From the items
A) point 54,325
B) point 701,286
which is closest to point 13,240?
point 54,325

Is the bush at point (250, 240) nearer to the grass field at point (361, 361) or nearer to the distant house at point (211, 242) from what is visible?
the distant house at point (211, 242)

=-=-=-=-=

= PROBLEM DESCRIPTION =
Can you copy the records above word for word, with nothing changed?

= TASK OUTPUT =
From the items
A) point 54,325
B) point 701,286
which is closest to point 13,240?
point 54,325

Is the bush at point (250, 240) nearer to the grass field at point (361, 361) or nearer to the distant house at point (211, 242) from what is visible?
the distant house at point (211, 242)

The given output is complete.